The design of kkRPC is inspired by JSON-RPC 2.0 specification and Comlink.

I borrowed the idea of using proxy to make the API look like local calls from Comlink. Comlink is designed for iframe and web worker communication. I was using it in my project Kunkun and needed to extend it to support stdio communication, so I built comlink-stdio.

Later I encountered some problems with comlink in iframe and couldn’t find a good solution. The project seems not maintained. So I decided to build my own library by building on top of comlink-stdio to support more communication protocols (e.g. WebSocket, WebWorker, HTTP, etc.).

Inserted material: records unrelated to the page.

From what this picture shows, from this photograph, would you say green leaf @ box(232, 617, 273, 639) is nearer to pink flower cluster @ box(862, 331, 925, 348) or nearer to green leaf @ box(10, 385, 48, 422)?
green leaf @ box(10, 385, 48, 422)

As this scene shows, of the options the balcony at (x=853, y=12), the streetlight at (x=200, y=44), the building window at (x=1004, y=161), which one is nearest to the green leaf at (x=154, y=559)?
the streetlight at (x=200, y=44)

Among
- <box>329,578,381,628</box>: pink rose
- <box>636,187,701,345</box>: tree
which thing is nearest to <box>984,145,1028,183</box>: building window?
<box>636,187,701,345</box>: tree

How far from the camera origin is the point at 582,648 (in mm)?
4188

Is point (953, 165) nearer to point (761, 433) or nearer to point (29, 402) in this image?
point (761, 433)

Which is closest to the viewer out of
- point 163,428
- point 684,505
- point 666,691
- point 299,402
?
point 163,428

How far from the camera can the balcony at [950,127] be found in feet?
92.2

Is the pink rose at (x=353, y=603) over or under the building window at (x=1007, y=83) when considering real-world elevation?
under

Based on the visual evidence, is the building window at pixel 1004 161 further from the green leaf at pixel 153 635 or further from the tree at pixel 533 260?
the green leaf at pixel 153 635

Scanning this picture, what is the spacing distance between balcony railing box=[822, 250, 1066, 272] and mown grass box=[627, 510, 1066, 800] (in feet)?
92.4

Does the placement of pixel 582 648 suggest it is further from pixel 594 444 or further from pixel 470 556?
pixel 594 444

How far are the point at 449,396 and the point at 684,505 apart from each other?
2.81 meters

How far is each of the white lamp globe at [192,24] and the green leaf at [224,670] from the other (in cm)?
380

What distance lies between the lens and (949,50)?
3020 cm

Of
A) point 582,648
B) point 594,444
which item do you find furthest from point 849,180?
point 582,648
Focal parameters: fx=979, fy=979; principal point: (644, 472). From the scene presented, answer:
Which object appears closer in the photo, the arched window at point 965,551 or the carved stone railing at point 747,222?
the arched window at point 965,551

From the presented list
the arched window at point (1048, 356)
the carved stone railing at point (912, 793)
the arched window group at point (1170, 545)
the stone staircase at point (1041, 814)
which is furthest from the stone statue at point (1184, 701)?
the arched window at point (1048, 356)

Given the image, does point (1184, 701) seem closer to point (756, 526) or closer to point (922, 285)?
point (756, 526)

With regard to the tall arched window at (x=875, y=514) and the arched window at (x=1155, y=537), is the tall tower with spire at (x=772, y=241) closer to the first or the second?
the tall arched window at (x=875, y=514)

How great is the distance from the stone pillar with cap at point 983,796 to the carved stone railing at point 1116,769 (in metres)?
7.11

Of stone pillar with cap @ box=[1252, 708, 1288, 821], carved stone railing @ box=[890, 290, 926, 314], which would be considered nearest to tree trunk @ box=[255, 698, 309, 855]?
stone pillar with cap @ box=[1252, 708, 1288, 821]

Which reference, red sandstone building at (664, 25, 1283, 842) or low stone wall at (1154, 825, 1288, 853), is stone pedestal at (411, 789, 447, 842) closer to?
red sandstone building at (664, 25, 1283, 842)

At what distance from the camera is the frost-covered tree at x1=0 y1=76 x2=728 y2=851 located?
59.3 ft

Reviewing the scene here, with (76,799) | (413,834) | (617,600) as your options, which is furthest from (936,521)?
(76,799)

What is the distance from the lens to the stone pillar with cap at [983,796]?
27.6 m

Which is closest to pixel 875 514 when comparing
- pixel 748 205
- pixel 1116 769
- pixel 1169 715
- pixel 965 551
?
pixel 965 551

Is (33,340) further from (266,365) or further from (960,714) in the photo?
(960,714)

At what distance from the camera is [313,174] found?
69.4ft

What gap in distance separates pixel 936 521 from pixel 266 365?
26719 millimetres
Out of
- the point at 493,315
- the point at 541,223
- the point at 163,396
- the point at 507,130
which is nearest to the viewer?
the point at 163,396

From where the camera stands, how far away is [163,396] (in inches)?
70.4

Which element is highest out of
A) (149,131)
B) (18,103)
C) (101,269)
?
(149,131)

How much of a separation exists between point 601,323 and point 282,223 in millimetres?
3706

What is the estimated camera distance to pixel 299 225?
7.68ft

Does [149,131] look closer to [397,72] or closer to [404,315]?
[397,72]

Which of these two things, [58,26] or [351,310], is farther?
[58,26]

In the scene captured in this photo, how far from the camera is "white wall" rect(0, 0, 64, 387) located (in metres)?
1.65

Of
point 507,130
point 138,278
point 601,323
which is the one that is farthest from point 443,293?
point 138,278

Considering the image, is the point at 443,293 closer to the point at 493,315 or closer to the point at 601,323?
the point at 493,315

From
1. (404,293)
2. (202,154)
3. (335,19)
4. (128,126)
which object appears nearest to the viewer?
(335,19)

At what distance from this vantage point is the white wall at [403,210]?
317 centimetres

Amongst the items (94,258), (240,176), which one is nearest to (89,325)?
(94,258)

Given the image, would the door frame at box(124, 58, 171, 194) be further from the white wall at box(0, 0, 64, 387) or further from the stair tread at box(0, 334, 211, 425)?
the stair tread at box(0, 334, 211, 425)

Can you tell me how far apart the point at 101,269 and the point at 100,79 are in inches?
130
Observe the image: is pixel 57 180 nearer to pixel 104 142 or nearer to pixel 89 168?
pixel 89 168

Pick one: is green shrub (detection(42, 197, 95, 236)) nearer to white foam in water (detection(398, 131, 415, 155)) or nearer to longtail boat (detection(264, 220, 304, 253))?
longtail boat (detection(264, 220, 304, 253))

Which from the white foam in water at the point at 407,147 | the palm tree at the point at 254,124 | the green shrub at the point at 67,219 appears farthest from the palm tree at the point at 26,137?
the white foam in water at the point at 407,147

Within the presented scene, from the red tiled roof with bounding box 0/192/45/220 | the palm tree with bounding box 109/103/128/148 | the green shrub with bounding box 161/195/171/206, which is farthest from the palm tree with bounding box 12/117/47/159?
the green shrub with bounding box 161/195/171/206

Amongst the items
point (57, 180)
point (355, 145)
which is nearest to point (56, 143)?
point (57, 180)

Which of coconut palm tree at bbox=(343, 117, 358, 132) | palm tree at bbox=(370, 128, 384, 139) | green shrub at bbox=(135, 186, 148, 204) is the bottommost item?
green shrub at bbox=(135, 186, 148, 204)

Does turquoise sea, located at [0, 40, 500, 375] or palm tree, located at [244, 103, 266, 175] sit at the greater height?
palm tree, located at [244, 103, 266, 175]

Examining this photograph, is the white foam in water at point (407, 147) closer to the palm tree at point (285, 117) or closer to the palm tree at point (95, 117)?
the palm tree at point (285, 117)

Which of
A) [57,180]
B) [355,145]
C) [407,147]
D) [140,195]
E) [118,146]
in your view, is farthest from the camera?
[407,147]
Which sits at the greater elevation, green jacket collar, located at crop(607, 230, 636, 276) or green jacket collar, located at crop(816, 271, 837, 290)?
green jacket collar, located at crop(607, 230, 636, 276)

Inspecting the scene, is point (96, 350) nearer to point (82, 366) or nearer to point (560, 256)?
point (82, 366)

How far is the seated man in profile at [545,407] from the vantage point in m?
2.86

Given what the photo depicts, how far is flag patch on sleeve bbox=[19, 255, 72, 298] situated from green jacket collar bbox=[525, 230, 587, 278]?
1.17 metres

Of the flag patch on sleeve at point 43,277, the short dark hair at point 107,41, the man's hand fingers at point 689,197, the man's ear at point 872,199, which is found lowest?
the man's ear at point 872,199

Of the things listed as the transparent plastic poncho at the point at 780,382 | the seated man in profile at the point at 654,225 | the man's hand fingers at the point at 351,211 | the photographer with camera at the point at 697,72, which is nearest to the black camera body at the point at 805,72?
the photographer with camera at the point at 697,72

The HTTP adapter’s single endpoint design is inspired by GraphQL, which also has a single post endpoint for all requests. Actually, the overall design of kkRPC is very similar to GraphQL (i.e. sending query and response in JSON format over another protocol, to a single endpoint). kkRPC is much easier to use though. There is no need to define a schema file or to code generation.

The message structure is different from JSON-RPC 2.0, but similar in concept.

Each message can serve as a request, response or callback. method is used to locate the exposed API.

interface Message<T = any> {
id: string
method: string
args: T
type: "request" | "response" | "callback" // Add "callback" type
callbackIds?: string[] // Add callbackIds field
}

Since it’s not possible to transfer a callback function over any protocol, the channel keeps track of callbacks, send callback ids to the remote. When the remote “calls” the callback, it’s actually returning callback ids, then the local side will use the ids to find the callback function and call it.

Adapter

To make kkRPC work anywhere, IoInterface is introduced. It’s a common interface for any bidirectional communication channel.

interface IoInterface {
name: string
read(): Promise<Buffer | Uint8Array | string | null> // Reads input
write(data: string): Promise<void> // Writes output
}

name is only used for debugging.

Any environment that can establish a connection should be able to implement read and write function. read means reading data from the remote; write means writing data to the remote.

So as long as the environment can read and write, it can be used as a communication channel.

To adapt to a new environment, simply implement IoInterface and pass it to RPCChannel.

RPCChannel does all the underlying magic, including serialization/deserialization, request-response matching, callback managing, proxy generating, etc.

Extend to Other Languages

JS/TS has the advantage of dynamic typing and super free syntax which allows proxy, eventually allowing calling remote RPC methods like if the are local with TypeScript support.

kkRPC was created for TypeScript projects, it doesn’t have a schema like GraphQL or gRPC’s .proto file. This project will be so complicated if I want to do that, code generate for other languages will be a ton of work and I don’t want to do that.

Since the underlying protocol is quite simple (similar to JSON-RPC), it’s possible to extend to other languages. Just implement the same IO interface and channel in the target language, it’s not too hard.

The problem is, you can’t reuse the API type/interface from TypeScript, and there is most likely no proxy support (you will need to write the method names). In this case, I don’t think kkRPC is a good choice, you lose all the benefits of kkRPC (i.e. proxy, TypeScript, intellisense).

If you are sure you need other languages for features like callback, then you can implement your own channel and IO adapter.